As you age, your body just doesn't need as much energy to do its thing. It shifts from its "growing" stage into its "aging" one, with levels of the aptly named human growth hormone lowering right alongside your metabolism. Meanwhile, changing levels of other hormones – including thyroxin (produced by your thyroid gland), testosterone and estrogen – can directly affect BMR, Calamita says. All of this is natural – and actually a pretty small part of why metabolic rate declines with age.
The bigger reason? The older we get, the less muscle we tend to have. You can blame a combination of genetics, hormones and inactivity for that. In fact, physically inactive people (more on activity later) can lose as much as 3 to 5 percent of their muscle mass each decade after age 30, Nazario says.
And, like we said earlier, muscle mass is one of the primary determinants of your BMR. "Muscle is extremely metabolically active, meaning that it burns calories even when you're at rest, whereas fat is not," she says. So every decade that you lose muscle, you are burning fewer calories and, unless you are cutting calories, you are gaining weight.
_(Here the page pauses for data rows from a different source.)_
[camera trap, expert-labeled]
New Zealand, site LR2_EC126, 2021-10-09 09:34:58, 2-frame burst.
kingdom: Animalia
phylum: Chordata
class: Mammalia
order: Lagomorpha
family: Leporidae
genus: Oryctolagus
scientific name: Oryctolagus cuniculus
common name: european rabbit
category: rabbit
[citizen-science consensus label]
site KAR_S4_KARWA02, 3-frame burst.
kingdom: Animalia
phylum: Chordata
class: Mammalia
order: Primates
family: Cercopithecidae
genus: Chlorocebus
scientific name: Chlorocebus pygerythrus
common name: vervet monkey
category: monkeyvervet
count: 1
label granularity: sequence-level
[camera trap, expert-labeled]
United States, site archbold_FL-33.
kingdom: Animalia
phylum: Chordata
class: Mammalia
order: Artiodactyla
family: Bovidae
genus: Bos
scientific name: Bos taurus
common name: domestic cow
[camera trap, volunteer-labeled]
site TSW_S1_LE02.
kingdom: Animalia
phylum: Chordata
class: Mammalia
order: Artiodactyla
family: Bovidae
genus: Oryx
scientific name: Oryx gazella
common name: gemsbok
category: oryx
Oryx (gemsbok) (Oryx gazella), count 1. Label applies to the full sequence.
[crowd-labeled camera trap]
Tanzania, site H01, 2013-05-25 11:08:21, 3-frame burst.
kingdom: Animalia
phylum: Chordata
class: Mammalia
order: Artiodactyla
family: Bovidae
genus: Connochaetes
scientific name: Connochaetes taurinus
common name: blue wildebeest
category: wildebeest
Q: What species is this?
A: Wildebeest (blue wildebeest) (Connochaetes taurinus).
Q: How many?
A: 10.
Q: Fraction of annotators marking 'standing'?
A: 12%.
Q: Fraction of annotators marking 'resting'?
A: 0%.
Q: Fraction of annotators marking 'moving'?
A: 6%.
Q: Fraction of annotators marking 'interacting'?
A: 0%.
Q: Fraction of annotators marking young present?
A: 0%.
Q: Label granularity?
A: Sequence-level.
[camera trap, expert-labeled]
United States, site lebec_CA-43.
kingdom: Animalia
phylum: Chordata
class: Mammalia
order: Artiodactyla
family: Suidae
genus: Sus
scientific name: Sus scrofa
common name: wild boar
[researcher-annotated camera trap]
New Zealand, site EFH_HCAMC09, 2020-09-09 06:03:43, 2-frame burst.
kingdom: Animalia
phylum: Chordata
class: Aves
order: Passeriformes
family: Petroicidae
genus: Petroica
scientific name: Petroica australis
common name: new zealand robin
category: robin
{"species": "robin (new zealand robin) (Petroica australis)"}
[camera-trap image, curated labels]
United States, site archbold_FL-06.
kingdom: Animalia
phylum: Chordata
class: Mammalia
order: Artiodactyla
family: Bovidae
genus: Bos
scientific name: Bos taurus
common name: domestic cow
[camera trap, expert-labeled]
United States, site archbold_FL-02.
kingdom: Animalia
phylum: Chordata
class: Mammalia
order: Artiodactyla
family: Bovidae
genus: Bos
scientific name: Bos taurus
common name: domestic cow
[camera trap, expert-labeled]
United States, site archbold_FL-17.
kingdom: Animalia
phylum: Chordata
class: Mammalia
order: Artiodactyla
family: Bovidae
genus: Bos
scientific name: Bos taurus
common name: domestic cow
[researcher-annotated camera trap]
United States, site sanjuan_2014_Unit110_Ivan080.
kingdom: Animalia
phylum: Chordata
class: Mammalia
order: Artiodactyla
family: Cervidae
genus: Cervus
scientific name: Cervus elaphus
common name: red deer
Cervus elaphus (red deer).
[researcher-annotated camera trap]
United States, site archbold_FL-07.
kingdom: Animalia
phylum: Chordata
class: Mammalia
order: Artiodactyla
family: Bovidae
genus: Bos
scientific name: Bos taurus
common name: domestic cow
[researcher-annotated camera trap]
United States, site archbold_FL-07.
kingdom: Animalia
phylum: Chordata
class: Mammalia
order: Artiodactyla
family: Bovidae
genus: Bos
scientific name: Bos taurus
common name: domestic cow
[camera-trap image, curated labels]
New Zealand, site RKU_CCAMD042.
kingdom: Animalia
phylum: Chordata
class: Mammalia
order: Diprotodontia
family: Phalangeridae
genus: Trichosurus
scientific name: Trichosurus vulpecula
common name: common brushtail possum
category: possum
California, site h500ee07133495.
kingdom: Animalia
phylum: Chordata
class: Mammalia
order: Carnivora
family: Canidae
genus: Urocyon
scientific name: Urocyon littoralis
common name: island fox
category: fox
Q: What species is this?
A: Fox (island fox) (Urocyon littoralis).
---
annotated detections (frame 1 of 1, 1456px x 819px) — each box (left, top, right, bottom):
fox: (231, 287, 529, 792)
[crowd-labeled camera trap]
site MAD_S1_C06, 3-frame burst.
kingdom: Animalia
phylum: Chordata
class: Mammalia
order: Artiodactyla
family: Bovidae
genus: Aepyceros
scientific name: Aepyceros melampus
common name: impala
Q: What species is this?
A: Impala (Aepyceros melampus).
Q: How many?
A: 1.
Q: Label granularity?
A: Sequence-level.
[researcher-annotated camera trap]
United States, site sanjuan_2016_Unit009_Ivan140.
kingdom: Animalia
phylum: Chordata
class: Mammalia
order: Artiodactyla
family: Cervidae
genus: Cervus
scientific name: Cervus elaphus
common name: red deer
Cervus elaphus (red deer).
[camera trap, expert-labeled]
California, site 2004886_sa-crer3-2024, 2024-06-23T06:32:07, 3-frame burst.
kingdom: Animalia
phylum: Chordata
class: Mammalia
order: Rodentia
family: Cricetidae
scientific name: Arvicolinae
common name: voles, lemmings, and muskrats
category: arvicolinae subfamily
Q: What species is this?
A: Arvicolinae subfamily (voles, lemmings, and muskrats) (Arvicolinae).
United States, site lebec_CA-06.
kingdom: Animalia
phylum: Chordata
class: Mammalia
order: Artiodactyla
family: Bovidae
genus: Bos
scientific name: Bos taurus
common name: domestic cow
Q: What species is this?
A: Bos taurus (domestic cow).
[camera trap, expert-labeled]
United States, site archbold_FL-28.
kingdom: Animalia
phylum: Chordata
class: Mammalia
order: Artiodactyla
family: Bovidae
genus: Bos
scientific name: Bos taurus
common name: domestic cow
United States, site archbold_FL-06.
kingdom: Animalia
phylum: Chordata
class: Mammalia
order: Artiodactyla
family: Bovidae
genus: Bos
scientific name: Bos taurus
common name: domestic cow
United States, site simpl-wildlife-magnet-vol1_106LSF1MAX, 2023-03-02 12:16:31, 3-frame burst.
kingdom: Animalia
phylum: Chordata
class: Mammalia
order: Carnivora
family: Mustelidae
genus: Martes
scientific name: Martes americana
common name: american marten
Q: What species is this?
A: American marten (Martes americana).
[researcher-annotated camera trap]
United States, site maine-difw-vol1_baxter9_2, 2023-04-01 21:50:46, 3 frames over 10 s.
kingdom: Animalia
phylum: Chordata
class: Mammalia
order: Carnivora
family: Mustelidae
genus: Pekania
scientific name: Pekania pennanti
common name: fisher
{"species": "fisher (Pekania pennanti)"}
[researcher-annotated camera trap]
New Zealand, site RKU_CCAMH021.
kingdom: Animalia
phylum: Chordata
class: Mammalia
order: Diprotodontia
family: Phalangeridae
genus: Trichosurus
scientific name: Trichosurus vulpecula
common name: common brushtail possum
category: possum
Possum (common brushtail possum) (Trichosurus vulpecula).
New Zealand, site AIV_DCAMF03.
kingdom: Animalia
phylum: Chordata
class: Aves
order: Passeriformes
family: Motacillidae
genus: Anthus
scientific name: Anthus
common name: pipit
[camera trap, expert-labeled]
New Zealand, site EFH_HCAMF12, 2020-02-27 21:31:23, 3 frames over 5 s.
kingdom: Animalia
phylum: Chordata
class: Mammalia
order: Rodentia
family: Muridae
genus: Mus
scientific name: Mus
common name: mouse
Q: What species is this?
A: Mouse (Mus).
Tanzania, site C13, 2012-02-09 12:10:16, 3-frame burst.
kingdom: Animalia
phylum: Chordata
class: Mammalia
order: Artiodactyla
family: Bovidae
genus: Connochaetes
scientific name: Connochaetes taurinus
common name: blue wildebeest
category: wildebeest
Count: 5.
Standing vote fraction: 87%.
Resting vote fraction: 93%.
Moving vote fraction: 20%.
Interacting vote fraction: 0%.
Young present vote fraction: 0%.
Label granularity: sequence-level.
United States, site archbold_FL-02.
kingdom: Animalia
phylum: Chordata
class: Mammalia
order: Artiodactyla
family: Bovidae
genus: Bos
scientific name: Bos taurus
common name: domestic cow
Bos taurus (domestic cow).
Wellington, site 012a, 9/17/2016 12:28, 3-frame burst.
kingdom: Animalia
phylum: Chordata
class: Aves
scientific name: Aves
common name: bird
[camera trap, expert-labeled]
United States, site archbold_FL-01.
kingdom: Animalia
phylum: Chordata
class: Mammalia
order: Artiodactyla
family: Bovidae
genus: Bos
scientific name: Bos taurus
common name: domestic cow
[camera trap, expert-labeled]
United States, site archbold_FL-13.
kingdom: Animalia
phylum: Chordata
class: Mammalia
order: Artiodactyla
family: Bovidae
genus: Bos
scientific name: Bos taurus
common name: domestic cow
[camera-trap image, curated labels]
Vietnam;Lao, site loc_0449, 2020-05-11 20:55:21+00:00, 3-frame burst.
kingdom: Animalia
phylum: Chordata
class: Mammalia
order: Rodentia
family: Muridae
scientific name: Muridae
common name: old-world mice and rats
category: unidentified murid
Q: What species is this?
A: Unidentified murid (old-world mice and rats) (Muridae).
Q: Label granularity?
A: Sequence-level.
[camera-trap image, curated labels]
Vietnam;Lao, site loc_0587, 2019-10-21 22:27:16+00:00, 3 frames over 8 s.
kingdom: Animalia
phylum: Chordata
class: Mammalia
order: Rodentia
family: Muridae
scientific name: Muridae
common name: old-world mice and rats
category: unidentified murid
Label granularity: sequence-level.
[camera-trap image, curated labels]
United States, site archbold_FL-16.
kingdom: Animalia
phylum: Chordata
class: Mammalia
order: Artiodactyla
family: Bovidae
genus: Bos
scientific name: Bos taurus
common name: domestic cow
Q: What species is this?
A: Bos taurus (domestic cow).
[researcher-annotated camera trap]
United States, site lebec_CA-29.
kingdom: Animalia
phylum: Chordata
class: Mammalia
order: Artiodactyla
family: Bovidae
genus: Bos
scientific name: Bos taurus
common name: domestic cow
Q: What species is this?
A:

Increase Your Metabolism, No Matter Your Age
Explain it like that and the solution becomes pretty obvious: build muscle. After all, if a decline in muscle mass is the No. 1 reason metabolic rate drops and we gain weight as we age, building muscle is the No. 1 way to help prevent, or even reverse, the process, Gainor says.
And, yes, it's possible to build muscle during every stage of life. In fact, when Harvard researchers followed 10,500 healthy middle-aged and elderly men over the course of 12 years, those who participated in 20 minutes per day of strength training enjoyed smaller increases in age-related abdominal fat compared to those who spent the same amount of time involved in cardiovascular exercise. The guys who performed strength training had more muscle and, thus, faster metabolisms.
However, Calamita notes that, to get optimum muscle- and metabolism-boosting results from your strength routine, you need to supply your muscles with the building blocks necessary for them to recover after each workout and grow back bigger and stronger: protein. And while the current recommended daily allowance for protein is set at 0.8 grams of protein per kilogram of body weight (about 65 grams of protein per day for an 180-pound person), 2014 research published in the American Journal of Physiology – Endocrinology and Metabolismshows that consuming double that amount is ideal forolder adults trying to prevent muscle wasting and promote muscle building.